+++ Reading passage +++

Pinto, Airandes de Sousa; Rodrigues, Carlos Alberto; Nascimento Sobrinho, Carlito Lopes; Cruz, Lívia Almeida da; Santos Junior, Edval Gomes dos; Nunes, Paulo Cesar; Costa, Matheus Gomes Reis; Rocha, Manoel Otávio da Costa^{1}
Brazil registered the first case of COVID-19 on February 26, 2020, in São Paulo^{1}. International air travel was important in the introduction of the initial cases^{2}. The country developed one of the highest growth rates for new cases of COVID-19 worldwide^{3}, reaching 1,839,850 cases and 71,469 deaths on July 11. However, the epidemic curve does not exhibit homogeneous behavior in the population, and a regional and ethnic variation in mortality due to COVID-19 in Brazil has been described^{4}.
The epidemic curve has been obtained, routinely, by the 7-day moving average of the events. Although it facilitates the visualization of discrete variables, which present a large daily variation, it does not allow the calculation of the absolute daily variation rate of new cases per day, that is, the daily acceleration. Recently, we demonstrated that the polynomial interpolation method can be used to accurately calculate the daily acceleration of cases and deaths due to COVID-19^{5}. A recent recommendation for the incorporation of this method in the routine analysis of the COVID-19 epidemiological curve was proposed^{6}. This method, which applies a methodology that uses the derivative of differential calculus, is used to study curves in several areas of knowledge^{7}^{,}^{8}.

+++ Material provided +++

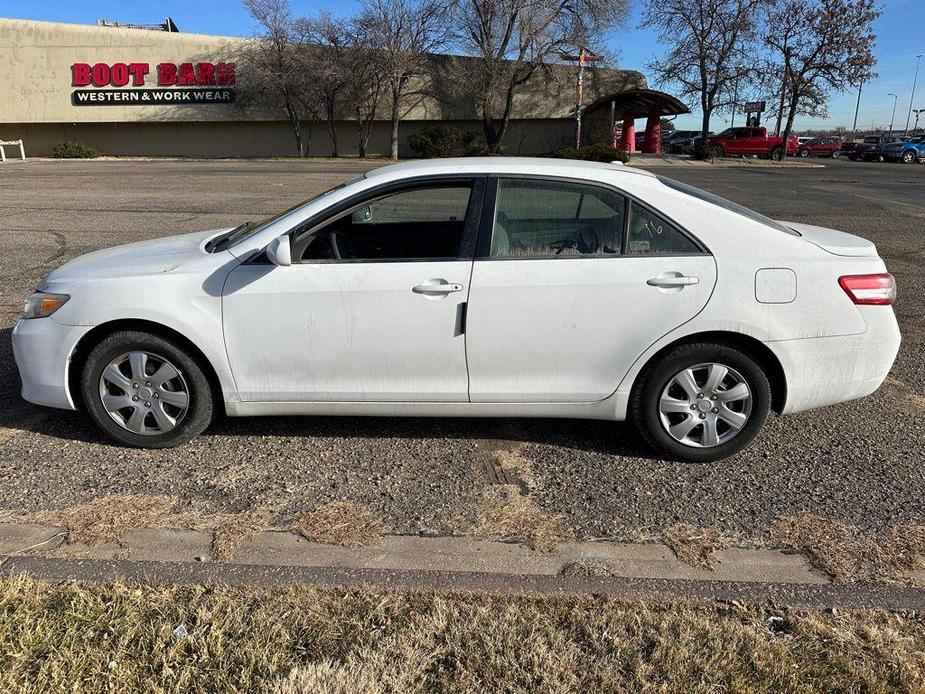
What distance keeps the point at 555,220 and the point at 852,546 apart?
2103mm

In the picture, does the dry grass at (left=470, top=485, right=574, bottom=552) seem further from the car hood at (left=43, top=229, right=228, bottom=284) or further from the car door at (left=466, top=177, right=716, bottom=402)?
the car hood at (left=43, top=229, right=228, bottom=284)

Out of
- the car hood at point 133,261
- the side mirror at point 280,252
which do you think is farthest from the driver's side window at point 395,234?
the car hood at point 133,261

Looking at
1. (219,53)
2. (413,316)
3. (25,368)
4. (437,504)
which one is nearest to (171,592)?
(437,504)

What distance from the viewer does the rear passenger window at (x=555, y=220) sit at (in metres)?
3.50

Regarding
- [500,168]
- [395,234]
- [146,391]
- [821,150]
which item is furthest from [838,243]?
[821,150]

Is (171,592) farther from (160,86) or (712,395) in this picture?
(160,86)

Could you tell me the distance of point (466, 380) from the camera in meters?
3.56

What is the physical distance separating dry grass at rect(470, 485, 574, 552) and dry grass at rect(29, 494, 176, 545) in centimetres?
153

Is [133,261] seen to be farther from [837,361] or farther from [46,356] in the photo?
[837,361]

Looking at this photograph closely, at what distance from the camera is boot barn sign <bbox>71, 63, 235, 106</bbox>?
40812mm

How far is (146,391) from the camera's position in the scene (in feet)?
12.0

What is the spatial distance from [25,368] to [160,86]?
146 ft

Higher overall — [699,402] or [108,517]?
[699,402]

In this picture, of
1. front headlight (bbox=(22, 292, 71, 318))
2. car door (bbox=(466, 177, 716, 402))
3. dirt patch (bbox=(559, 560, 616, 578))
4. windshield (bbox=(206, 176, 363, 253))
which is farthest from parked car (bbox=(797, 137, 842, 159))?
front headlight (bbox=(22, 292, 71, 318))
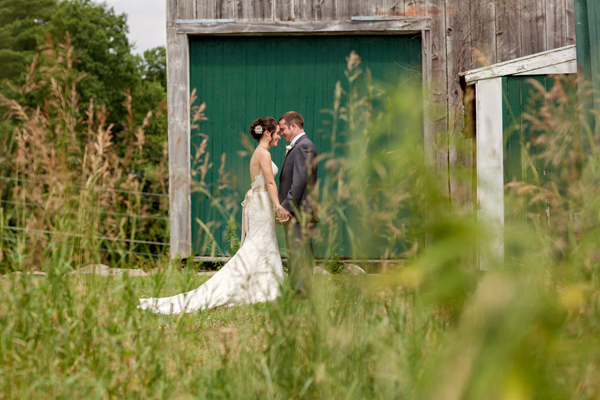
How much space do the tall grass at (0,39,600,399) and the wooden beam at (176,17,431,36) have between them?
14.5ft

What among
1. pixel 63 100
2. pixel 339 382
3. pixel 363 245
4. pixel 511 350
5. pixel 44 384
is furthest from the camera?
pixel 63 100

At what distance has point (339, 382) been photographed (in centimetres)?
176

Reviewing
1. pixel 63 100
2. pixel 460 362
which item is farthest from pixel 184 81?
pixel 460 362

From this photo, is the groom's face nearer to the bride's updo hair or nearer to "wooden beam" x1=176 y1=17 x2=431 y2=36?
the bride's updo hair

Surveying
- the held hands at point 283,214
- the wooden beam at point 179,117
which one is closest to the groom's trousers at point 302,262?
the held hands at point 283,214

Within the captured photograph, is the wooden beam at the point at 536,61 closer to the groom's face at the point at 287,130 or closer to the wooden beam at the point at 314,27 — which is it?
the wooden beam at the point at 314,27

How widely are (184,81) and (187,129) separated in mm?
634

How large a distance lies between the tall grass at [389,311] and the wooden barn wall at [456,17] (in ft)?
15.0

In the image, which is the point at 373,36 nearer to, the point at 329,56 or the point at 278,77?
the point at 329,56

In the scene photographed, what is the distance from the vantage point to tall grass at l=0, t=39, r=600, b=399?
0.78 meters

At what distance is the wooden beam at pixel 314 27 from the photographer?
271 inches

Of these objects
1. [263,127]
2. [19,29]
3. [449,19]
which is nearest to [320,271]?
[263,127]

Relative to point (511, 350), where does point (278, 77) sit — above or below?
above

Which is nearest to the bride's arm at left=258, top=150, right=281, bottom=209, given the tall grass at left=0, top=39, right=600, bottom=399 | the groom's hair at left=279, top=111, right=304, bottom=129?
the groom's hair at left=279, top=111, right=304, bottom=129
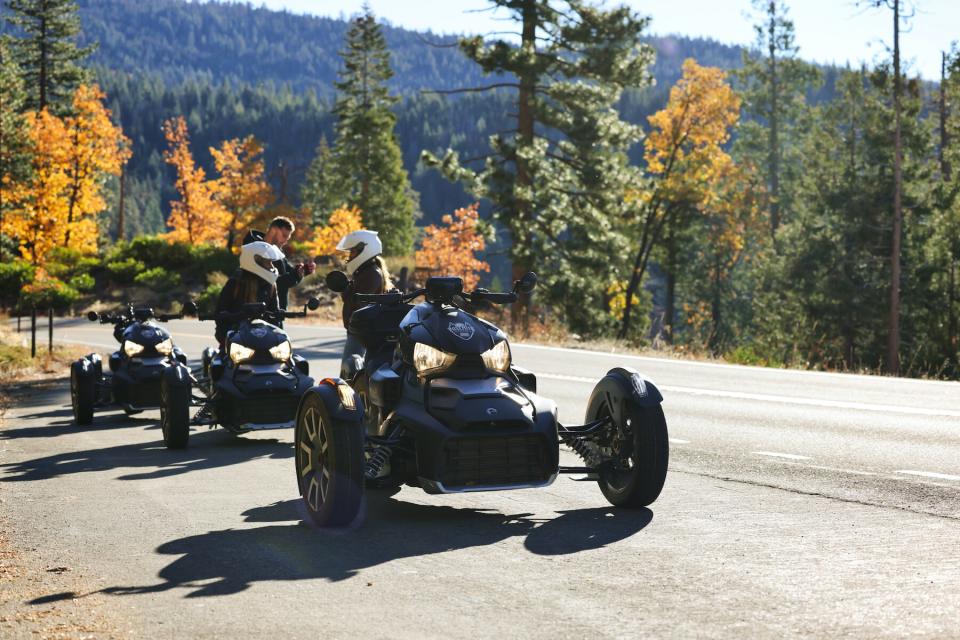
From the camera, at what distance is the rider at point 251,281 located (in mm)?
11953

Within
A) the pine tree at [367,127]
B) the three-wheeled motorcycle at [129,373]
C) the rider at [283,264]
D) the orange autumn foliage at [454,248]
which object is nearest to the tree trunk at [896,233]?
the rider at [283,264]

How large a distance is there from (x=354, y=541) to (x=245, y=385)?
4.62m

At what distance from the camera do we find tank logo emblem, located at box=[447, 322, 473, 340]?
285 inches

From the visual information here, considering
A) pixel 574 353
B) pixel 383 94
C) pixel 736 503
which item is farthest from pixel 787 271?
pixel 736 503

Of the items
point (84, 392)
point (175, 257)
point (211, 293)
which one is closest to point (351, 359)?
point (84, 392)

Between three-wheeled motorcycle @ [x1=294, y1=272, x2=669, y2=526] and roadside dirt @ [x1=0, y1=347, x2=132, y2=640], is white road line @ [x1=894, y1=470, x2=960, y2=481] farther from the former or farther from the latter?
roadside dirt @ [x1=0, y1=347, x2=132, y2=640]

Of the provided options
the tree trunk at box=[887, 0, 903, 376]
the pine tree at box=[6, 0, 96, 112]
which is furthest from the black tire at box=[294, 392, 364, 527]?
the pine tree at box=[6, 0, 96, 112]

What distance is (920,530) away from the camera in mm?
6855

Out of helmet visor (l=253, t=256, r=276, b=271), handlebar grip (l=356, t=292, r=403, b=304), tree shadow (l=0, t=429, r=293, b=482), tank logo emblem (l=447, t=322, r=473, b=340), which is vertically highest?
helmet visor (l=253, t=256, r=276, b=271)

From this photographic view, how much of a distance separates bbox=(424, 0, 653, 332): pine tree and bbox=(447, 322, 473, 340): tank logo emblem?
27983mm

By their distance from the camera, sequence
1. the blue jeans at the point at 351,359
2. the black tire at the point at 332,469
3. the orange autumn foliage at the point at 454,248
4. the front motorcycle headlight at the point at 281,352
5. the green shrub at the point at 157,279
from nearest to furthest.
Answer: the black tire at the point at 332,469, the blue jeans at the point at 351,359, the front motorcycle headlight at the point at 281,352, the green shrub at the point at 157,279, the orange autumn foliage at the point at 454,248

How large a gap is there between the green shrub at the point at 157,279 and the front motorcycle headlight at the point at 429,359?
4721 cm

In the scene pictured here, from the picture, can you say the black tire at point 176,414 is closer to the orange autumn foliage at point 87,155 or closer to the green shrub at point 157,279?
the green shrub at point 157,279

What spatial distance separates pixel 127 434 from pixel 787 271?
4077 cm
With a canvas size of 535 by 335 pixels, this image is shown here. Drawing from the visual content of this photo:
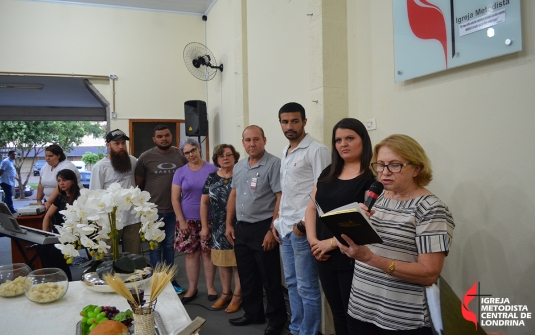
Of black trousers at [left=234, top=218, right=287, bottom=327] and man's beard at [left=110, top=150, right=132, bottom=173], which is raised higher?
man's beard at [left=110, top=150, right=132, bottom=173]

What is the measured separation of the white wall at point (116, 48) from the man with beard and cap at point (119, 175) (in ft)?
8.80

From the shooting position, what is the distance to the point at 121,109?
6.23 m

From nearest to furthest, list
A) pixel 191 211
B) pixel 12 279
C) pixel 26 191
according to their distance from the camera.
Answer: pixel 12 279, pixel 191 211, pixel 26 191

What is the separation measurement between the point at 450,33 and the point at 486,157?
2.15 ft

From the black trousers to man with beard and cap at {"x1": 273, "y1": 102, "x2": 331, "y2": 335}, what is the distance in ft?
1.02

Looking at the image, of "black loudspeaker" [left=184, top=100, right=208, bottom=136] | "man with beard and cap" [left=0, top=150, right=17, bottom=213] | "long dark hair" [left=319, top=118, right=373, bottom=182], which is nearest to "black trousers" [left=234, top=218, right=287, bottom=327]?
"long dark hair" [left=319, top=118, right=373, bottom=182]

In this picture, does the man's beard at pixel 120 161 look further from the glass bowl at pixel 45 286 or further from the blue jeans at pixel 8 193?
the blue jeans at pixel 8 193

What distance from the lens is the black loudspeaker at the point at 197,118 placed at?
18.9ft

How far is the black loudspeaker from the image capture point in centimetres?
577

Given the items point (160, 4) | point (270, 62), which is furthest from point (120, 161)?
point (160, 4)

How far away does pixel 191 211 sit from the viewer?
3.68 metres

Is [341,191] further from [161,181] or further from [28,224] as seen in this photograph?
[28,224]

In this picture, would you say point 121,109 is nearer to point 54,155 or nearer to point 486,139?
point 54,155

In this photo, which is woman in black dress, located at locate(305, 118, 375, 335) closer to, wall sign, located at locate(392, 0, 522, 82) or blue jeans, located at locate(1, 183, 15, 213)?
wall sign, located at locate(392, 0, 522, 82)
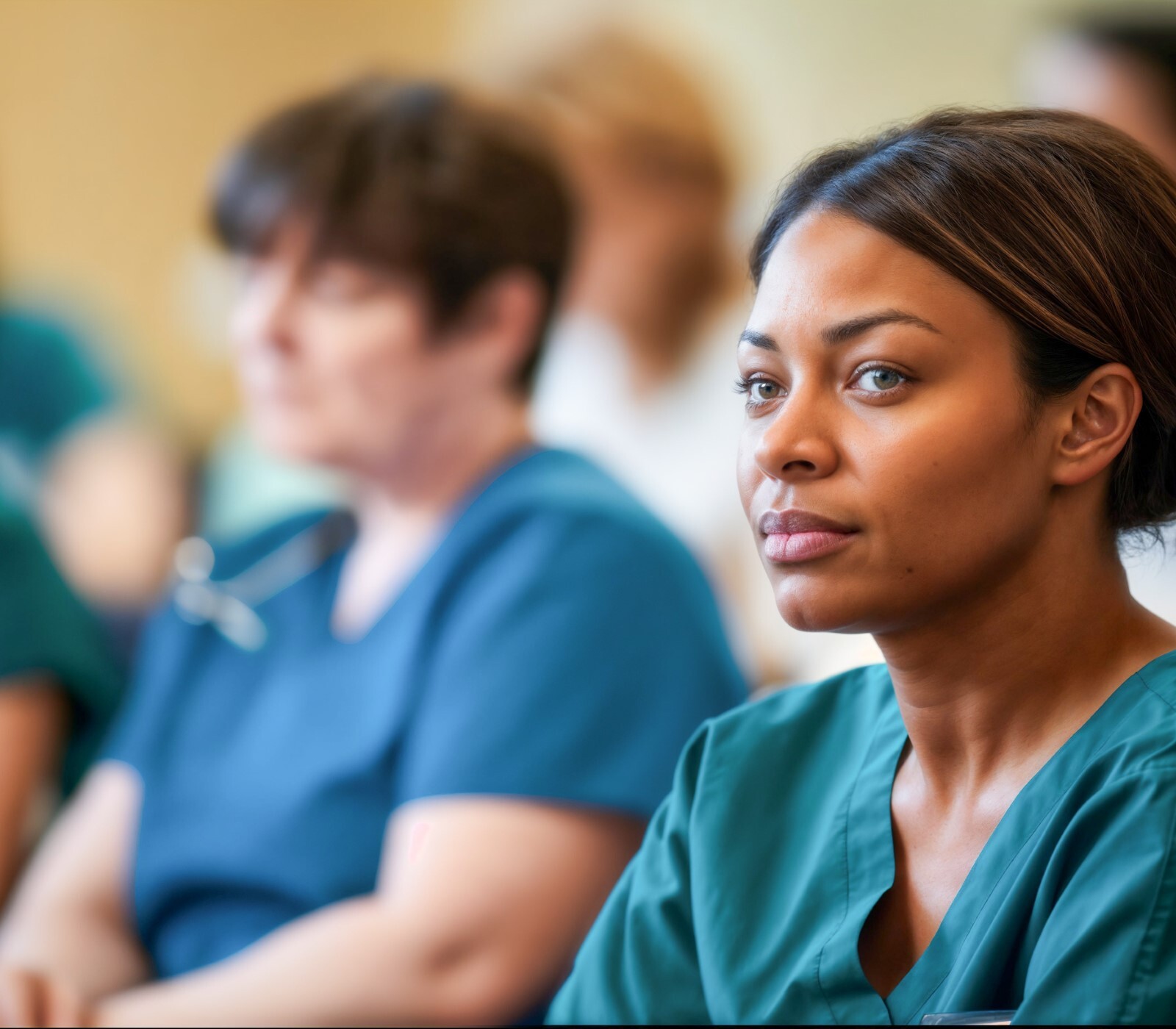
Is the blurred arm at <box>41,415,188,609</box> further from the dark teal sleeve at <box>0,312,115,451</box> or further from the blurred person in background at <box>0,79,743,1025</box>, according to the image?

+++

# Directions for this task
In the passage on COVID-19 in Brazil, which method do the authors say can accurately calculate the daily acceleration of cases and deaths?

# Task output
The polynomial interpolation method.